Dans l'entretien sur Claude Eatherly ci-dessous, relevez toutes les personnes désignées par leur nom.

§ **Texte de lecture**:
_ _ _ _ _ _ _

Quelles recherches avez-vous effectué? Sur Internet, on trouve des informations sur Claude Eatherly (*)
où il est mentionné "qu'il s'est rendu à Hiroshima où il est accueilli par
les Japonais comme "un frère retrouvé". Et "qu'en 1962, il participe à une
gigantesque manifestation contre l'arme nucléaire à New-York."
Votre
roman reflète la vie de Claude Eatherly ( ses déboires avec la justice, sa
correspondance avec Günther Anders ), pourquoi ne pas avoir inclus ces éléments?
Vos deux exemples sont très intéressants car ils
montrent à quel point ce personnage est entouré de mythes. En réalité, Claude
Eatherly n’a jamais mis les pieds à Hiroshima. Pas un orteil ! Ce qui
exclut qu’il ait pu être accueilli par les Japonais « comme un frère
retrouvé » (quelle formulation maladroite dans le contexte!). En 1962, il
n’a pas participé à la « gigantesque manifestation » à laquelle il
est fait référence (en réalité la 17ème commémoration du bombardement
d’Hiroshima). Il a reçu une distinction (avec Pablo Casals) pour sa
contribution majeure à la paix et un
texte de remerciement, en son absence, a été lu en public.

_ _ _ _ _ _ _

§ **Matériel fourni**:
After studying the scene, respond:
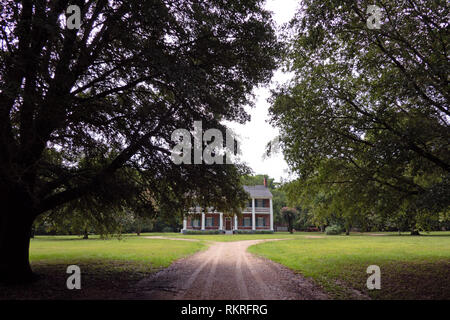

_ _ _ _ _ _ _

§ **Corrigé de l'exercice**:
Claude Eatherly, Günther Anders, Pablo Casals